Analistas

Alarmante desigualdad

Que Colombia tenga uno de los mayores registros de desigualdad del planeta no es nada novedoso. Los estudios que algunos académicos han realizado muestran el alto grado de concentración de la riqueza en los percentiles más altos de la población. De la misma manera, tampoco son nada novedosas, para los estudiosos de estos temas, las conclusiones de la Cepal que publicó El Tiempo, sobre el índice de Gini que arroja valores diferentes, dependiendo si se calcula con las encuestas, según la metodología del Dane, o si se realiza con base en los registros de impuestos que pagan los contribuyentes. Para nadie es un secreto las dificultades del trabajo de  campo que encuentran los encuestadores, cuando realizan la recolección de datos en los sectores más acaudalados de la población, donde hay, supuestamente, mayor interés en ocultar, no solo sus altos ingresos, sino su mayor propensión a la elusión y evasión de impuestos.

Facundo Alveredo y Juliana Londoño tienen un interesante estudio, que mantiene vigencia, sobre la concentración de la riqueza en Colombia. Ellos concluyen que, para 2010, el uno por ciento de los colombianos, más ricos, capturaba 20,1% de los ingresos del país, frente a 19,9%  en 2007. Estas cifras se acercan a las que trae el estudio de la Cepal que analiza el período 1993 – 2014, donde muestra que el uno por ciento más rico de la población, obtiene 20,5% del ingreso total del país, siendo la mayor cifra de ingresos de ese segmento de población, comparada con las de todos los países de Latinoamérica. Alveredo y Londoño muestran los índices de Gini del 2007 al 2010: 59, 54, 54,4 y 55,4 respectivamente, según el método de las encuestas, que bajan, alrededor de seis puntos, cuando se calculan, excluyendo 1% de la población más rica, mostrando lo que podríamos coloquialmente llamar, una nivelación por lo bajo. De igual manera, en el período 2007-2010, esos índices de Gini son alrededor de tres puntos porcentuales más bajos, si el cálculo se hace con el método de las encuestas, a si se hace con base en la información tributaria.

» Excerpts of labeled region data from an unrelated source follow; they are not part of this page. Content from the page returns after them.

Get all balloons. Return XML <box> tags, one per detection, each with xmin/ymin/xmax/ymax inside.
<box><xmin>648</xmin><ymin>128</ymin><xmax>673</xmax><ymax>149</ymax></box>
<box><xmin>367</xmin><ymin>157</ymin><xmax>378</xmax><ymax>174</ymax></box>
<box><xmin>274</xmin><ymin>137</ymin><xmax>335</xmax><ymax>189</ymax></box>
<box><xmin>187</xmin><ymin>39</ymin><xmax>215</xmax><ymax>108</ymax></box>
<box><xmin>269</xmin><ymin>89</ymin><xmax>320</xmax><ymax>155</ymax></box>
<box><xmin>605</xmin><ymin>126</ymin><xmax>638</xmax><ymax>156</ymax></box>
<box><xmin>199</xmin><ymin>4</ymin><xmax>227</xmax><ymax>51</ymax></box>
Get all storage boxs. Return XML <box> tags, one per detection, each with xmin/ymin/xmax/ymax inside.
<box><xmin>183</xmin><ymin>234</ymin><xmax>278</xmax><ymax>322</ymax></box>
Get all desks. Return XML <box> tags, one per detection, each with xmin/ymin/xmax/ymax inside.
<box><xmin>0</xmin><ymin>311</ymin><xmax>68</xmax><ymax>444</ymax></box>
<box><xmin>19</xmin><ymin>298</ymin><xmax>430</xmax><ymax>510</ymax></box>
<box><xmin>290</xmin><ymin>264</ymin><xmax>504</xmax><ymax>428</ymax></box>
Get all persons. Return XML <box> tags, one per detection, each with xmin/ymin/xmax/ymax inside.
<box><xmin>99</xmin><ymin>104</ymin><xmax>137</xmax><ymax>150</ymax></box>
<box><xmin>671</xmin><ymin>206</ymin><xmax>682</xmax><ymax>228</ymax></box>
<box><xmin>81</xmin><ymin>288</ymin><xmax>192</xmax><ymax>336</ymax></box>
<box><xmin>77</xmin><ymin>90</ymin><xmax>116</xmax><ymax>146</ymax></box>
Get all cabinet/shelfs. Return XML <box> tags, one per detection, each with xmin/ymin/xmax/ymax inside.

Lo verdaderamente preocupante de este estudio es que concluye, con base en las cifras, que la tributación en nada contribuye a la equidad, por la evasión y por el gran número de exenciones de los sectores más acaudalados.

Es claro entonces que no se pueden menospreciar, como lo intentan los voceros del Gobierno, las preocupantes cifras que trae la Cepal en su publicación. El hecho de que el Dane haya adoptado una metodología, respetable desde el punto de vista conceptual, no justifica el desconocimiento de una metodología que no es tampoco una innovación, entre los estudiosos de estas materias, sino que obedece a criterios académicos diversos que buscan ajustar las variables que afectan los datos base de los cálculos de una ciencia que, como la estadística,  evoluciona para minimizar el margen de error que siempre estará presente en este tipo de análisis.

En ese orden de ideas, tenemos que repetir lo que hemos afirmado en otras oportunidades, y que hoy cobra actualidad, en época de desaceleración económica y  frente a la necesidad de buscar recursos frescos para enfriar el recalentamiento de algunos indicadores económicos, de cara al debate de la reforma tributaria: los nuevos recaudos tienen como objetivo principal  el aumento del IVA, por lo menos en tres puntos porcentuales, y nada indica que, en esta oportunidad, haya la decisión política de privilegiar las rentas de trabajo sobre las rentas de capital, o de revisar el gran número de exenciones y exoneraciones tributarias que generalmente han pasado de excepcionales a permanentes,  generando odiosos privilegios.  

Preocupa, entonces, la concentración de la riqueza que muestran las cifras en Colombia y la vulnerabilidad de ciertos sectores que han superado los niveles de pobreza, frente a una reforma tributaria sin carácter redistributivo que, a primera vista, tendrá como soporte principal un impuesto que resulta francamente regresivo.